First normalize the fraction to get the highest power of $x$ in the numerator to be less than the highest power in the denominator. (This can be done either by algebraic division, or as shown below, by transfering a multiple of the denominator to the numerator and then adding or subtracting a linear term to get the original numerator.)

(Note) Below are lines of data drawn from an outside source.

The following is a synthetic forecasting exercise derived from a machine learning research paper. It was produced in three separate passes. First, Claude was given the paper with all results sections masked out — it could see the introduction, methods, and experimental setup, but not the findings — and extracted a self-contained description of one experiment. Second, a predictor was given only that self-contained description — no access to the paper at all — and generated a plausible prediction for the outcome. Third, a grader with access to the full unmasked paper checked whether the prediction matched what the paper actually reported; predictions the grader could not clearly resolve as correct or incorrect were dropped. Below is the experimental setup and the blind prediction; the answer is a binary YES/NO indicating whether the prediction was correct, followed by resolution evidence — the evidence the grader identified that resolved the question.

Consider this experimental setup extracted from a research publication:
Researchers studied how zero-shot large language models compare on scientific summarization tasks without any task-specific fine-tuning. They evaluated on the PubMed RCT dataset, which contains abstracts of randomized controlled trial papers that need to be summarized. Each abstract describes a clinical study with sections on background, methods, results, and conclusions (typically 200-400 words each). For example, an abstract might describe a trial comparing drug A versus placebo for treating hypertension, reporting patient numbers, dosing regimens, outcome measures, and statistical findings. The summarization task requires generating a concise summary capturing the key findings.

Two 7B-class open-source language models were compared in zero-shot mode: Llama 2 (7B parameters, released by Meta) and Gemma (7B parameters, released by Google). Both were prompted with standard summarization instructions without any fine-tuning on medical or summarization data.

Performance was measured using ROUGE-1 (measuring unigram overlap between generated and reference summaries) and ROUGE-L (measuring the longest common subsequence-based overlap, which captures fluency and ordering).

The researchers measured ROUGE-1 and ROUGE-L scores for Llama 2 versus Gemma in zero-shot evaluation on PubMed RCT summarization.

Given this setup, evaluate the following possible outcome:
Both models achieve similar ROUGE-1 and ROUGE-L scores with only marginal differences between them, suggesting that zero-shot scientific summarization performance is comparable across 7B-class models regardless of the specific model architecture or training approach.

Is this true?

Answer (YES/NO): YES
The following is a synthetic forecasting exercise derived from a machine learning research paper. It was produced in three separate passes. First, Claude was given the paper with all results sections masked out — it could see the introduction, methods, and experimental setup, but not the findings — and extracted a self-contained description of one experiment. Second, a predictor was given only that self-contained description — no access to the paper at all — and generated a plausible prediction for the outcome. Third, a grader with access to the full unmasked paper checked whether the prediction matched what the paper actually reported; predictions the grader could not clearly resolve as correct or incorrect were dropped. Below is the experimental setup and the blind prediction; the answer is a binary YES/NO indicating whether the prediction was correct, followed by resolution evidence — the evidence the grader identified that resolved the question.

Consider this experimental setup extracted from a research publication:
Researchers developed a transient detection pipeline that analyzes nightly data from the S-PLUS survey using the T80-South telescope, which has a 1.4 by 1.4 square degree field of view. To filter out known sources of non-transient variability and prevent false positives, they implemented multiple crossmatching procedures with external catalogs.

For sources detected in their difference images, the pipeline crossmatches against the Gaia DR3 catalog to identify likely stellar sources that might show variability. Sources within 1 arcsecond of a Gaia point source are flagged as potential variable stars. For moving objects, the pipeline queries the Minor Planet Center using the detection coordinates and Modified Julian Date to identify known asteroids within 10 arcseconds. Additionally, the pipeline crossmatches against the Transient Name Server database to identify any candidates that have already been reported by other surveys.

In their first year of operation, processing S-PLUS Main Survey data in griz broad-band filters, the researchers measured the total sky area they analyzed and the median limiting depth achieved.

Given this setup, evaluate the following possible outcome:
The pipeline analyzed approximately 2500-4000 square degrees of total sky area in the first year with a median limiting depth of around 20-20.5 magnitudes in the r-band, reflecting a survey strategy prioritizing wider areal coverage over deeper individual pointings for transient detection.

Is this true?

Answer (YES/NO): NO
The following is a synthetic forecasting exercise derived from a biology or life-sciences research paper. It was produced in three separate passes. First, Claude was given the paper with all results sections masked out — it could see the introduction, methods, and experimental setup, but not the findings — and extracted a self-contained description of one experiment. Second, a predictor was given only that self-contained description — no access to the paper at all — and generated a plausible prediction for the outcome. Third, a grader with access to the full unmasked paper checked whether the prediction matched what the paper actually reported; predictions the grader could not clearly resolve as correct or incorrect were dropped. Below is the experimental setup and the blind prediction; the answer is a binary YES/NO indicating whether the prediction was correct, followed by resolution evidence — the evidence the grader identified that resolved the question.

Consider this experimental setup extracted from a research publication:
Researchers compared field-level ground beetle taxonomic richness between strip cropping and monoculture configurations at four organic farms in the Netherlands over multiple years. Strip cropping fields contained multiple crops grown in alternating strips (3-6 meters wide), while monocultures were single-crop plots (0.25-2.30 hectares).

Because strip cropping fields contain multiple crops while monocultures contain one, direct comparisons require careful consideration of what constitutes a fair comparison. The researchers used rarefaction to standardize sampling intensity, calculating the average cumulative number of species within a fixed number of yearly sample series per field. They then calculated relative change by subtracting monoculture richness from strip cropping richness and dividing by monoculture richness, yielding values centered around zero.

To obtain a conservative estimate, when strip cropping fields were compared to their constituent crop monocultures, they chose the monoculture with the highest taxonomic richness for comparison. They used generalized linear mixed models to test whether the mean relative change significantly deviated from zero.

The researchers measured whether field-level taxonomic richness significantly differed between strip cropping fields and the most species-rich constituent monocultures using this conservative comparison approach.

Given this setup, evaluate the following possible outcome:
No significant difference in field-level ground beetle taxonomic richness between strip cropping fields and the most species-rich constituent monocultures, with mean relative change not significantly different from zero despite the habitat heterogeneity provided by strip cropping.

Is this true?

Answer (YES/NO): YES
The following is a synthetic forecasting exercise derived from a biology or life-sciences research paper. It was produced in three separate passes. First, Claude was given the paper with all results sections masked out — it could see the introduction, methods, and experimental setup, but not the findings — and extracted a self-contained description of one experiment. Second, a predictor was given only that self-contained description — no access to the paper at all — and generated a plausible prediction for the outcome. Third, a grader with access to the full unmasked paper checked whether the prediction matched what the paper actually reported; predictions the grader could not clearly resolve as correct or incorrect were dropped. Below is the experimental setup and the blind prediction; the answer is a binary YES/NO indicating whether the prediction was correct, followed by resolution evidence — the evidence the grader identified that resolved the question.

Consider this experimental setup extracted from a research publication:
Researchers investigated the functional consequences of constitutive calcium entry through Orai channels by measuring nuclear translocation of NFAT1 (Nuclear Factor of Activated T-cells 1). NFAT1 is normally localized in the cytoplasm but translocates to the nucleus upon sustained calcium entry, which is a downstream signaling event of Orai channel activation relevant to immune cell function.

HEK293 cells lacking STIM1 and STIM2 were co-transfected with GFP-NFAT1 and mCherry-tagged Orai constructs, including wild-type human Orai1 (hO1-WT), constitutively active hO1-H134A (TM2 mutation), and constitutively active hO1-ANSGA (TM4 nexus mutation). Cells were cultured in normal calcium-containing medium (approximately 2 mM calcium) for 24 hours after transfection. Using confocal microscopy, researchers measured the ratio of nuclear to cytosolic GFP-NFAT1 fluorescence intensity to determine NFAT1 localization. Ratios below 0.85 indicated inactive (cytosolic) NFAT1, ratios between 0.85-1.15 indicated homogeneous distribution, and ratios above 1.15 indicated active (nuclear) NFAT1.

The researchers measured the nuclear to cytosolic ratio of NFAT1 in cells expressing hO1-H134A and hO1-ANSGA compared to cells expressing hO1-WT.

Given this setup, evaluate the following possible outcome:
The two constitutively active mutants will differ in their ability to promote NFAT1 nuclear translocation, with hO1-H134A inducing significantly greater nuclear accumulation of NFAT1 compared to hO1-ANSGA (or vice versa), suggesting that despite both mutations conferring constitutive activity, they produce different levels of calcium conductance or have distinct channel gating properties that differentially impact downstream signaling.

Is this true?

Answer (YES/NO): NO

Then decompose into partial fractions. Since the denominator is already factorized into two distinct linear factors, the cover-up rule is bound to work. Write out the two linear factors as denominators, leaving the numerators blank. To fill in the numerator over $x - 1$, cover up the $x - 1$ in the undecomposed fraction and replace $x$ with $1$ in what remains uncovered. (The value that you replace $x$ with is the value that makes the covered up expression zero.) Then do the similar process with the other fraction.

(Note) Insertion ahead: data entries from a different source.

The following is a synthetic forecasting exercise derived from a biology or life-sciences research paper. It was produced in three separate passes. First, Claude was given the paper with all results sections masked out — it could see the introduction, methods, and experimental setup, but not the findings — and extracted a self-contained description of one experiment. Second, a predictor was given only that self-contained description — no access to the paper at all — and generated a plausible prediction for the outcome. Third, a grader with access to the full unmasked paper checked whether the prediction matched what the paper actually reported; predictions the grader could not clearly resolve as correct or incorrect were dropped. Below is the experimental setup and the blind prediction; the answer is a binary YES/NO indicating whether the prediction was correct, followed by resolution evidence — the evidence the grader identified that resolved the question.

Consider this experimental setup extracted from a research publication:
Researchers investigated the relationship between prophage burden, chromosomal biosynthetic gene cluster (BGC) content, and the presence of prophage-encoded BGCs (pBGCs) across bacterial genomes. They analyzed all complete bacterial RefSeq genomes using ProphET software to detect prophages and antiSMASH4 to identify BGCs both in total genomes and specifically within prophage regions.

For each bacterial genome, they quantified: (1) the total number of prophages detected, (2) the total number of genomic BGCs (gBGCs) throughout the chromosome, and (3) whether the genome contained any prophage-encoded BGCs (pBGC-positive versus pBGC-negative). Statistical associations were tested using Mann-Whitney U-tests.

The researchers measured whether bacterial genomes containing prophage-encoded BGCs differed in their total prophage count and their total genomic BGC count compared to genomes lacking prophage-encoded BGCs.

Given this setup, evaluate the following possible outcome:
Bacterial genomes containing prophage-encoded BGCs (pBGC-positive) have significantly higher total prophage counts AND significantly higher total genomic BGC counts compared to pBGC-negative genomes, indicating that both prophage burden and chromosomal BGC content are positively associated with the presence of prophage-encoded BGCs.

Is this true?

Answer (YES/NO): NO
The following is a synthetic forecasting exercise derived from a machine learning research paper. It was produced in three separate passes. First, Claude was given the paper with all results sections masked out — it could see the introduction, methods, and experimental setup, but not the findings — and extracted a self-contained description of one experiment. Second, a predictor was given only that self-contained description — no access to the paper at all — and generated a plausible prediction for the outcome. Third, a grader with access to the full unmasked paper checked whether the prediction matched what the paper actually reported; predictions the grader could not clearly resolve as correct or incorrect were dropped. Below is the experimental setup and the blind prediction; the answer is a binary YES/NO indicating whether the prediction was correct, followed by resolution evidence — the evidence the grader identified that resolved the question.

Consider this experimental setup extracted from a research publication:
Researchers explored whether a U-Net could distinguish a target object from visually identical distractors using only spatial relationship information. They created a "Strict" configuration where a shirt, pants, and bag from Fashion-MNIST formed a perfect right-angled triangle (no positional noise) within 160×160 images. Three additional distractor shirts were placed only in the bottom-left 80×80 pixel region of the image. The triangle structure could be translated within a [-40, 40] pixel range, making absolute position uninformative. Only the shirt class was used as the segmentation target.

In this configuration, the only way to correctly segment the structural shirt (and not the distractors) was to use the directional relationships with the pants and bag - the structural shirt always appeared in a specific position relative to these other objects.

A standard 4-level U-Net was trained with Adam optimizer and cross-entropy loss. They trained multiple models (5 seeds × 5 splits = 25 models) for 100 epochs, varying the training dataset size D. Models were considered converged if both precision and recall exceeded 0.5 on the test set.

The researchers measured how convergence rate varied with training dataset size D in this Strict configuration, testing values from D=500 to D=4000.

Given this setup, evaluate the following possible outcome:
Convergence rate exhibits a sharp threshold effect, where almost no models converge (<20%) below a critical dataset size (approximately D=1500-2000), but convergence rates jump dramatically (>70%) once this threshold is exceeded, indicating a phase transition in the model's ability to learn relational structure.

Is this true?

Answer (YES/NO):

You now have three easy expressions to integrate. Then check back.
$\int \frac{3 {x}^{2} - 4 x - 2}{\left(x - 1\right) \left(x - 2\right)} \mathrm{dx}$
$= \int \frac{3 \left(x - 1\right) \left(x - 2\right) + 5 x - 8}{\left(x - 1\right) \left(x - 2\right)} \mathrm{dx}$
$= \int 3 + \frac{5 x - 8}{\left(x - 1\right) \left(x - 2\right)} \mathrm{dx}$
$= \int 3 + \frac{\frac{5 - 8}{- 1}}{x - 1} + \frac{\frac{10 - 8}{+ 1}}{x - 2} \mathrm{dx}$
$= \int 3 + \frac{3}{x - 1} + \frac{2}{x - 2} \mathrm{dx}$
$= 3 x + 3 \ln | x - 1 | + 2 \ln | x - 2 | + C$

$3 + \frac{3}{x - 1} + \frac{2}{x - 2}$
$= \frac{3 \left(x - 1\right) \left(x - 2\right) + 3 \left(x - 2\right) + 2 \left(x - 1\right)}{\left(x - 1\right) \left(x - 2\right)}$
$= \frac{3 {x}^{2} - 9 x + \cancel{6} + 3 x - \cancel{6} + 2 x - 2}{\left(x - 1\right) \left(x - 2\right)}$
$= \frac{3 {x}^{2} - 4 x - 2}{\left(x - 1\right) \left(x - 2\right)}$ Good!